Unlike some of the Geeks around here, I don’t mind spoilers quite so much. With something like Succession, as big a hit as it is, it would be very difficult to avoid ’em. As a result, I am well aware how season three ends. I’m more inclined to mostly see how such endings are foreshadowed anyway.
Point is, I am enjoying the ride even knowing how it ends.
Take this episode, where the shareholders meeting finally happens, where the Bear Hug thing is finally resolved, and where Kendall makes an ass out of himself. That last one is at least every other episode of Succession anyway. However, things are resolved in a way that doesn’t actually change anything. The people in charge are still in charge, and the forces working against each other are still going to. If anything, it looks like Kendall only needed one episode to kill the family rabbit.
However, this is an episode that showed old men in charge. That includes Ewan, a man who finally made good on his promise to cut Cousin Greg out of the will for Greg’s general wishy-washiness. All that means is if anyone thought Greg might be the good one, he’s thinking about suing Greenpeace by episode’s end.
Like I said, this is really about two old men going at it. That would be Sandy and Logan. Sandy is wheelchair-bound, talking only through his daughter Sandi in a manner that, yes, does make it seem as if Sandi might actually be doing all the talking herself. Sandy wants things that Logan is never going to be willing to give up, and one of those (veto power on who succeeds Logan) is something Shiv and Roman aren’t going for either. Sandy also demands Logan give up the corporate jets for the family.
Wait, as rich as those people are, they can’t just get personal jets? They have to be owned by Waystar? I am sure there’s some tax-related reason for it, but for the life of me, that’s what I thought when that one came up.
Oh, and Stewy was quite certain Sandy was really making these demands as he creatively refers to Sandy as the world’s angriest vegetable. That might have been the episode’s highlight, right up there with Roman being reminded not to swear at the president and Connor actually asking for a job with the company in a manner that suggests he thinks he might be able to dictate terms.

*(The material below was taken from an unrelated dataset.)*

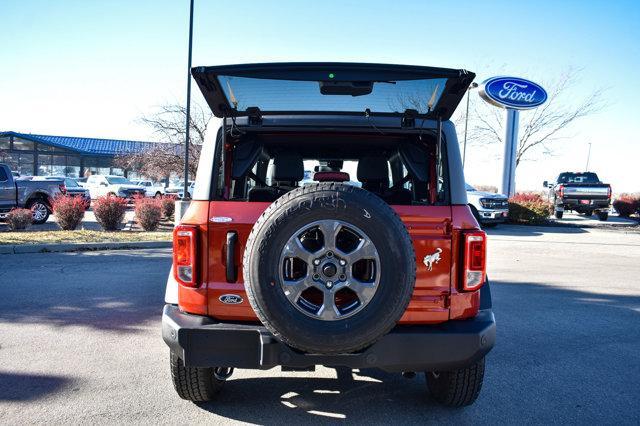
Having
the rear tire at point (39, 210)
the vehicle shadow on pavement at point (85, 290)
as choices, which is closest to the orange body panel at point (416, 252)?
the vehicle shadow on pavement at point (85, 290)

So, Logan should be able to deal with this? Well, he can’t. He has a urinary tract infection, and it is affecting his mind. He thinks Kendall is Frank, Shiv is Marcia (and that didn’t go well for her the first time he thought that), and Tom is one of his sons. He’s babbling. He thinks there’s a dead cat under his chair. Roman has to talk to an angry President because he’s still coherent enough to do so while being someone the President at least likes somewhere in the general neighborhood of Logan.
Connor keeps volunteering to talk to the president. He is ignored, and rightfully so.
The deal, giving extra board seats to Sandi and presumably Shiv, is worked out by the two daughters. Sandy, allegedly, likes it, and Logan is too out of it to object until it’s too late. But, bottom line, it’s all about how some old men with personal grudges against each other really control all the money.
Now, if the younger characters can figure that out, then they might be in business.